Problem description:
Copy out the excerpt on tannin-based wood preservatives word for word, from its opening keyword line through its final sentence.

Wood preservative Tannin Contact angle CIELAB Vibrational spectroscopy

Introduction

The term weathering encompasses an ensemble of factors that affect wood surfaces exposed outdoors. The main feature that restrains architects from using wood outdoors is its poor durability. But weathering resistance and durability are connected because in most of the cases in which the wood is used outdoors the wood surface has to retain its mechanical and aesthetical properties (Feist and Hon 1984; Broman 2000; George et al. 2005; Arndt 2006; Grüll et al. 2006).

Nowadays, the use of chlorine free aromatic systems for the photoprotection of wood is increasing. On the one hand, the protection via phenolic resins (Lewis, 1995; Sudiyani et al. 1999; Evans et al. 2013) and on the other hand, the esterification of wood with aromatics (Evans et al. 2002; Jebrane et al. 2009) are very promising alternatives to heavy-metal based formulations. In this context, the use of natural aromatics such as flavonoid tannins assumes a role of great interest.

Condensed tannins are hydroxylated aromatic polymers that are used by plants as natural preservatives and antifungal agents (Zucker 1983). These polyphenols can be found in the outer tissues of the majority of wood species (Laks et al. 1988) and they can be industrially obtained by simple water extraction (Hagerman 1988; Sealy-Fischer and Pizzi 1992). Some research groups have considered using tannin or polyphenolic surface protective agents as wood preservatives. Most of these formulations provide good results except in wet conditions due to the high water solubility of tannins (Sen et al. 2009; Bernardis and Popoff 2009; Tascioglu et al. 2012; Singh and Singh 2012).

According to their chemistry, condensed tannin can produce polymers when combined with bifunctional chemicals such as glyoxal, formaldehyde and hexamine (Pizzi 1994). Following this idea, tannin based wood preservatives capable of polymerisation in situ were formulated and their effect on wood properties was studied in detail (Thevenon et al. 2009). The development of these polymeric tannin formulations prompted a re-evaluation of the durability of tannin treated wood in wet conditions where leaching occurs (Tondi et al. 2012a) and under mechanical and fire stresses (Tondi et al. 2012b). These formulations showed an overall positive outlook. However, the only parameter which indicated contradictory results was the behaviour during artificial and natural weathering tests (Tondi et al. 2012c).

Dataset excerpts:

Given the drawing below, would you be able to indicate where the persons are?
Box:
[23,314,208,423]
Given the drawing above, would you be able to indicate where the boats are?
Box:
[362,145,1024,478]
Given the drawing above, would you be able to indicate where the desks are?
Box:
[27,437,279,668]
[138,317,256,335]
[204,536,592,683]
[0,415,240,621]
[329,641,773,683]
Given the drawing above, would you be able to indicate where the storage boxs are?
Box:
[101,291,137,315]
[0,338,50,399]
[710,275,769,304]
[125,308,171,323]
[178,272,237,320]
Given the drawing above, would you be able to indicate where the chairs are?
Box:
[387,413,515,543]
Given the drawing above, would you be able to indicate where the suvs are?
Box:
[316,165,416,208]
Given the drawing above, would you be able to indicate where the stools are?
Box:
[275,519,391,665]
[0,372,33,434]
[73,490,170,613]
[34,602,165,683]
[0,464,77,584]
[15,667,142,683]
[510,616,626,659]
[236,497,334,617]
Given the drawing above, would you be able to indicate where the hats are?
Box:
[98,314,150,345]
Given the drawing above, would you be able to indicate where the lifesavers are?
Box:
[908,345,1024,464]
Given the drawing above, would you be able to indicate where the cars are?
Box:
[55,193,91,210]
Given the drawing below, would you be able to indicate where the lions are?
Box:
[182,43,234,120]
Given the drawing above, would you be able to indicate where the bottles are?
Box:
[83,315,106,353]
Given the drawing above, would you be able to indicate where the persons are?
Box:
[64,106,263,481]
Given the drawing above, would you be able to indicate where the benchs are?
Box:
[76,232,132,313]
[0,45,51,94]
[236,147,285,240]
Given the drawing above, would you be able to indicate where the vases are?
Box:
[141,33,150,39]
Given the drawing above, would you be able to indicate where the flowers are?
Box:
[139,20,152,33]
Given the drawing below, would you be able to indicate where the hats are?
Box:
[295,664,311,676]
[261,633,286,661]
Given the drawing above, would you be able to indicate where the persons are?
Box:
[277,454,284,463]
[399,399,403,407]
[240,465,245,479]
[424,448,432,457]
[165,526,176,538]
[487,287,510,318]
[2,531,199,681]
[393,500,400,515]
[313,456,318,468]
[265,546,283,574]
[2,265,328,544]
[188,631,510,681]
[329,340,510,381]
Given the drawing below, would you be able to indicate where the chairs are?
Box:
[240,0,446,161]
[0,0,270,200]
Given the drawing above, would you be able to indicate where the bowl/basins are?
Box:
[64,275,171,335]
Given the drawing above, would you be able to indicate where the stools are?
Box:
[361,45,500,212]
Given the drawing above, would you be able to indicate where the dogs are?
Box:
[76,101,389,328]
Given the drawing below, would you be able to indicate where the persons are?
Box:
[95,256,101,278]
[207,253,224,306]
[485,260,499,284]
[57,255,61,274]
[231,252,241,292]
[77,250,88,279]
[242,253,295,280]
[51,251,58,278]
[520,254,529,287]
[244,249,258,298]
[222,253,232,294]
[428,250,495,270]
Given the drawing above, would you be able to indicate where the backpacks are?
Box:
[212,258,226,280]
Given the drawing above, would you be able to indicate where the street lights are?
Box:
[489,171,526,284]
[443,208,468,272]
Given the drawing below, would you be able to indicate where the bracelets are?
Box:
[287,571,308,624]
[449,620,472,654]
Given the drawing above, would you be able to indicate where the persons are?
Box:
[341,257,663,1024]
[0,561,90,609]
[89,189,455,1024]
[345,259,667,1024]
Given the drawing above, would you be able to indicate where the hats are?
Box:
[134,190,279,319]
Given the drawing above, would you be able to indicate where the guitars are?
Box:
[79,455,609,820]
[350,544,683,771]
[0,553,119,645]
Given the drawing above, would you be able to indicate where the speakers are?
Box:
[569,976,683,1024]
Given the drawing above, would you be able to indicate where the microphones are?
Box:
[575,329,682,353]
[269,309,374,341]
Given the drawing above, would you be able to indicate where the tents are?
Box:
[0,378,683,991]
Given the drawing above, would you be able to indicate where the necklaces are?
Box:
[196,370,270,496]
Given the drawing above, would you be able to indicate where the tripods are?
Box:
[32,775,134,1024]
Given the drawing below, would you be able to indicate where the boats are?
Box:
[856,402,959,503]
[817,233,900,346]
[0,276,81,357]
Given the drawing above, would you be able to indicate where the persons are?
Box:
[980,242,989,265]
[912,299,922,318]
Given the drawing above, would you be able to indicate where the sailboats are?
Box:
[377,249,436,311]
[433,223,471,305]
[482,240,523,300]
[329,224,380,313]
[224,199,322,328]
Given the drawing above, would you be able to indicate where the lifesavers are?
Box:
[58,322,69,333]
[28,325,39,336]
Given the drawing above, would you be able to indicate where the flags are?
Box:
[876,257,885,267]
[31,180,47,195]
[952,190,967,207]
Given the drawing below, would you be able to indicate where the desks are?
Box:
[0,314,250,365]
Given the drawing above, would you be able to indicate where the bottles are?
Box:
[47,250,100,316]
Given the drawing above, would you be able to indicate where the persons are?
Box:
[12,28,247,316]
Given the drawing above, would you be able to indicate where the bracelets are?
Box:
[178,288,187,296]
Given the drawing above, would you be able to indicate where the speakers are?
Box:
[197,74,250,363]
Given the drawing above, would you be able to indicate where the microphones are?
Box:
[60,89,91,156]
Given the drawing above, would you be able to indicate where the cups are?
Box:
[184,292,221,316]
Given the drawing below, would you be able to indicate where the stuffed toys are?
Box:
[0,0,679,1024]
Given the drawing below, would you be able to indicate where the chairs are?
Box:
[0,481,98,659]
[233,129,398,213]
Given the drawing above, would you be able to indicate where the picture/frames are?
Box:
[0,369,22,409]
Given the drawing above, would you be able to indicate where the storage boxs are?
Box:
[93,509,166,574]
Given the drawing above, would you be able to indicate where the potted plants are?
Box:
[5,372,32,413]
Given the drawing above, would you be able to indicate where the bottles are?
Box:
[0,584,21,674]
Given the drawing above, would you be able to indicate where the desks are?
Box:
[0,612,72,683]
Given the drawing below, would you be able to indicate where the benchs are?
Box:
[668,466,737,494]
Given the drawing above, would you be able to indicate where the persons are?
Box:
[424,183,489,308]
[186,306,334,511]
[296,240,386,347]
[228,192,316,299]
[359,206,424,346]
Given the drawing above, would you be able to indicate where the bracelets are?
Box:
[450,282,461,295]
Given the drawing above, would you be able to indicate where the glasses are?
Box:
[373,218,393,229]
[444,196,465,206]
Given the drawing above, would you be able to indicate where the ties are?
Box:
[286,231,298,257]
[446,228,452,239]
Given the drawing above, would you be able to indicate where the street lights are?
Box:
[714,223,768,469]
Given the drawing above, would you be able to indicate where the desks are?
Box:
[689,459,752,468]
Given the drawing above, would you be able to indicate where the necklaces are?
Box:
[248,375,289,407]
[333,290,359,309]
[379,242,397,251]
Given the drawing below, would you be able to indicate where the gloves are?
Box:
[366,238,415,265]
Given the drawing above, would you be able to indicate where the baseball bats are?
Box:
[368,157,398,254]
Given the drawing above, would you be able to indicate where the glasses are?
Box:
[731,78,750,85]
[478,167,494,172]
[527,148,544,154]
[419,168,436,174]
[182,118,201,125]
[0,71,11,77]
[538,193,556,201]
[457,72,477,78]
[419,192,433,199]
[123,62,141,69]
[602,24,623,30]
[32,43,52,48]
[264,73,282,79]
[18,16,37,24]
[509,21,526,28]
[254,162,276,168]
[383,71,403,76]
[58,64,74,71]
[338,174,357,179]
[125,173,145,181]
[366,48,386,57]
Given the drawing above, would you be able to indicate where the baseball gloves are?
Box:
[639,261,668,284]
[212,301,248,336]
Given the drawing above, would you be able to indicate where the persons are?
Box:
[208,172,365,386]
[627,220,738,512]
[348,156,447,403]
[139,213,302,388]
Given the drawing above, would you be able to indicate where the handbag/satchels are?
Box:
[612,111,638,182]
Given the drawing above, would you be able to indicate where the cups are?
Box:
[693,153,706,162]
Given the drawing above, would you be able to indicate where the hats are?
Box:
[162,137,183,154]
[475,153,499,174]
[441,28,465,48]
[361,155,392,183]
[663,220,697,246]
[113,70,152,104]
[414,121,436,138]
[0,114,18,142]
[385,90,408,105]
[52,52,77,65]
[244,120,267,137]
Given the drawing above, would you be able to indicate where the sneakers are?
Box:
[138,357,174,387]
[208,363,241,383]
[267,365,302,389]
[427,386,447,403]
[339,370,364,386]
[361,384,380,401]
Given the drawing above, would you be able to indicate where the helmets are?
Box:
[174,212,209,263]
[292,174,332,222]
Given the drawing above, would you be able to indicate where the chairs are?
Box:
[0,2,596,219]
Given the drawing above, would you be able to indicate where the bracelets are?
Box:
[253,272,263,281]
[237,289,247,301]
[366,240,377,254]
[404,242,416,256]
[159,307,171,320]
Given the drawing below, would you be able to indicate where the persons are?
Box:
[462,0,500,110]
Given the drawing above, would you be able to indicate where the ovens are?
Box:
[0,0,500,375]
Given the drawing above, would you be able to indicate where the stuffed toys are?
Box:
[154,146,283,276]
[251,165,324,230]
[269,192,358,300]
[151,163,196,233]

Response to the exercise:
Wood preservative Tannin Contact angle CIELAB Vibrational spectroscopy

Introduction

The term weathering encompasses an ensemble of factors that affect wood surfaces exposed outdoors. The main feature that restrains architects from using wood outdoors is its poor durability. But weathering resistance and durability are connected because in most of the cases in which the wood is used outdoors the wood surface has to retain its mechanical and aesthetical properties (Feist and Hon 1984; Broman 2000; George et al. 2005; Arndt 2006; Grüll et al. 2006).

Nowadays, the use of chlorine free aromatic systems for the photoprotection of wood is increasing. On the one hand, the protection via phenolic resins (Lewis, 1995; Sudiyani et al. 1999; Evans et al. 2013) and on the other hand, the esterification of wood with aromatics (Evans et al. 2002; Jebrane et al. 2009) are very promising alternatives to heavy-metal based formulations. In this context, the use of natural aromatics such as flavonoid tannins assumes a role of great interest.

Condensed tannins are hydroxylated aromatic polymers that are used by plants as natural preservatives and antifungal agents (Zucker 1983). These polyphenols can be found in the outer tissues of the majority of wood species (Laks et al. 1988) and they can be industrially obtained by simple water extraction (Hagerman 1988; Sealy-Fischer and Pizzi 1992). Some research groups have considered using tannin or polyphenolic surface protective agents as wood preservatives. Most of these formulations provide good results except in wet conditions due to the high water solubility of tannins (Sen et al. 2009; Bernardis and Popoff 2009; Tascioglu et al. 2012; Singh and Singh 2012).

According to their chemistry, condensed tannin can produce polymers when combined with bifunctional chemicals such as glyoxal, formaldehyde and hexamine (Pizzi 1994). Following this idea, tannin based wood preservatives capable of polymerisation in situ were formulated and their effect on wood properties was studied in detail (Thevenon et al. 2009). The development of these polymeric tannin formulations prompted a re-evaluation of the durability of tannin treated wood in wet conditions where leaching occurs (Tondi et al. 2012a) and under mechanical and fire stresses (Tondi et al. 2012b). These formulations showed an overall positive outlook. However, the only parameter which indicated contradictory results was the behaviour during artificial and natural weathering tests (Tondi et al. 2012c).